Personal Loan vs. Credit Card: The Real Cost Difference
Personal loans carry 8–25% fixed APR; credit cards average 20–30% variable APR. On a $10,000 balance paid over 3 years, a personal loan at 12% costs about $1,957 in interest versus about $4,900 on a 24% APR credit card — a difference of roughly $3,000.
The Rate Landscape
| Product | Typical APR Range | Rate Type |
|---|---|---|
| Personal loan (excellent credit) | 8–12% | Fixed |
| Personal loan (good credit) | 12–18% | Fixed |
| Personal loan (fair credit) | 18–25% | Fixed |
| Credit card (average) | 20–24% | Variable |
| Credit card (store/subprime) | 26–30%+ | Variable |
Two structural differences matter beyond the numbers:
- Fixed vs. variable. Personal loan rates are locked at origination. Credit card APRs float with the prime rate and can be increased by the issuer with 45 days' notice.
- Fixed term vs. open-ended. A personal loan has a defined payoff date. A credit card on minimum payments has no end date by design.
The $10,000 Comparison Over 3 Years
Assume you need $10,000 and plan to pay it off over exactly 36 months.
Personal loan at 12% APR:
- Monthly payment: ~$332
- Total interest: ~$1,957
- Total paid: ~$11,957
Credit card at 24% APR, same $332/month payment:
- Time to pay off: ~38 months (slightly longer because early payments are eaten by higher interest)
- Total interest: ~$4,900
- Total paid: ~$14,900
Difference: ~$2,943 in interest saved with the personal loan.
At a credit card rate of 28% APR, the savings widen to over $3,800.
When a Credit Card Is Better
A credit card beats a personal loan when:
- You can pay in full within the grace period. No interest is charged if you pay the statement balance by the due date — making the effective APR 0%.
- You qualify for a 0% intro purchase APR. Some cards offer 12–18 months of 0% on new purchases. If you can pay the balance before the intro period ends, the card is free.
- The purchase is small and short-term. Personal loans often have minimums of $1,000–$2,000 and origination fees that reduce their advantage on smaller amounts.
- Rewards value offsets cost. For large purchases you'll pay off within the same month, credit card rewards (1–5% back) can add meaningful value.
When a Personal Loan Is Better
- You need more than 18 months to repay.
- You want rate certainty — no surprise APR increases.
- You are consolidating higher-rate debt.
- The purchase is large enough that the interest savings clearly exceed any origination fee.

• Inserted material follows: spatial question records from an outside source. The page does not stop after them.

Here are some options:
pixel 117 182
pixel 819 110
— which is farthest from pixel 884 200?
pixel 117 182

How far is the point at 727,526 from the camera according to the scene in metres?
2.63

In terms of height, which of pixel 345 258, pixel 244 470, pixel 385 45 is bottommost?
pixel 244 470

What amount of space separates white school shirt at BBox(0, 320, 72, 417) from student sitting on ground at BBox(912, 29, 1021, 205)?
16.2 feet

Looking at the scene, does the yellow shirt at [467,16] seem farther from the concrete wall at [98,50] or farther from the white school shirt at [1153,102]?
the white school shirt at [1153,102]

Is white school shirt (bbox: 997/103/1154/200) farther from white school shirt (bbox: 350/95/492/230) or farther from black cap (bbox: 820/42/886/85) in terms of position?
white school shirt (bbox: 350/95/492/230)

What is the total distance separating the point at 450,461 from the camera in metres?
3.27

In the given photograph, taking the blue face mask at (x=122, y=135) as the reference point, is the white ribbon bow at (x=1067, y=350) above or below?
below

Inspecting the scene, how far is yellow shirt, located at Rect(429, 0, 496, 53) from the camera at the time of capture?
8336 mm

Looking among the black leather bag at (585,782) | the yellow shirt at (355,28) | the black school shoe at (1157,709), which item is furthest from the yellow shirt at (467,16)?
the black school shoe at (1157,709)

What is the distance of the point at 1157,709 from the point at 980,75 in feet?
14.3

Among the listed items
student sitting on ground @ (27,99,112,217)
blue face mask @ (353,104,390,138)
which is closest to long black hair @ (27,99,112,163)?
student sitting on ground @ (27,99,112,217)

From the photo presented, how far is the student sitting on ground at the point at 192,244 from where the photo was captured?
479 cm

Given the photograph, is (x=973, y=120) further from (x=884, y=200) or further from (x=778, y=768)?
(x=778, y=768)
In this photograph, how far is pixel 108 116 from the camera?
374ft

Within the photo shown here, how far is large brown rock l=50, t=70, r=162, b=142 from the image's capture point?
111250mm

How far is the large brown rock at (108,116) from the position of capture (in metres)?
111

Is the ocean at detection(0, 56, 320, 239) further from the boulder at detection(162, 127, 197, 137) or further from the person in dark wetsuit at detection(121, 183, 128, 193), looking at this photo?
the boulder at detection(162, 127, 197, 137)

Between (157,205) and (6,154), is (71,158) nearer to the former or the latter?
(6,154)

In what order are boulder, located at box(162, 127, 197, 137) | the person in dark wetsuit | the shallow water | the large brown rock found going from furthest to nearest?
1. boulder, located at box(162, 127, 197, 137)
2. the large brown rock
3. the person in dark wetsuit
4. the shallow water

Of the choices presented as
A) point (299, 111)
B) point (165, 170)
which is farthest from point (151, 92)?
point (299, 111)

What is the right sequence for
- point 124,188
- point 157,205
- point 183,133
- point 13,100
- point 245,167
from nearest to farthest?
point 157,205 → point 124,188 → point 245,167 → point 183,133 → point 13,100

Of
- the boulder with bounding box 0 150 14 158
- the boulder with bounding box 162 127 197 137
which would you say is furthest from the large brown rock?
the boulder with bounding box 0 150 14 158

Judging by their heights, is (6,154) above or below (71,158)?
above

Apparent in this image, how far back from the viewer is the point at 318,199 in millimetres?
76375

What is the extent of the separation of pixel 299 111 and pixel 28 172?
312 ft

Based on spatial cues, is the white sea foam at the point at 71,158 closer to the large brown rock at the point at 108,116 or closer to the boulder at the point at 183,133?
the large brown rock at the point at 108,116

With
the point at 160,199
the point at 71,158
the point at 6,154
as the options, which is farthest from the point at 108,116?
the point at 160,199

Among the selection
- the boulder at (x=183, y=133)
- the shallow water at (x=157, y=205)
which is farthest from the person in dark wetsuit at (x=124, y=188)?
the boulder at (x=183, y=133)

Calculate Your Personal Loan Cost
Enter loan amount, rate, and term to see your monthly payment and total interest.
See Your Credit Card Payoff Cost
Compare the total interest cost of carrying the same amount on a credit card.
Key Takeaways
- Personal loans average 8–25% fixed APR; credit cards average 20–30% variable APR.
- On a $10,000 balance over 3 years, a personal loan at 12% saves roughly $3,000 in interest vs. a 24% card.
- Credit cards win when you pay in full monthly or within a 0% intro period.
- Personal loans win for any debt you need more than 18 months to repay.
- Fixed rates and fixed terms make personal loans more predictable than variable-rate credit cards.
When should I use a personal loan instead of a credit card?▾
Use a personal loan for large purchases or debt consolidation when you need more than 12–18 months to repay. The fixed rate and defined end date make total cost predictable and usually lower than carrying a credit card balance. For purchases you can pay off within the same billing cycle or within a 0% intro period, the credit card may be cheaper or free.
What is the average interest rate on a personal loan vs. a credit card?▾
Personal loan rates currently average 8–25% APR depending on credit score. Credit card rates average 20–30% APR. The gap widens for borrowers with lower credit scores, where credit cards can exceed 30% while personal loans stay in the 20–25% range. Federal Reserve G.19 data tracks these averages quarterly.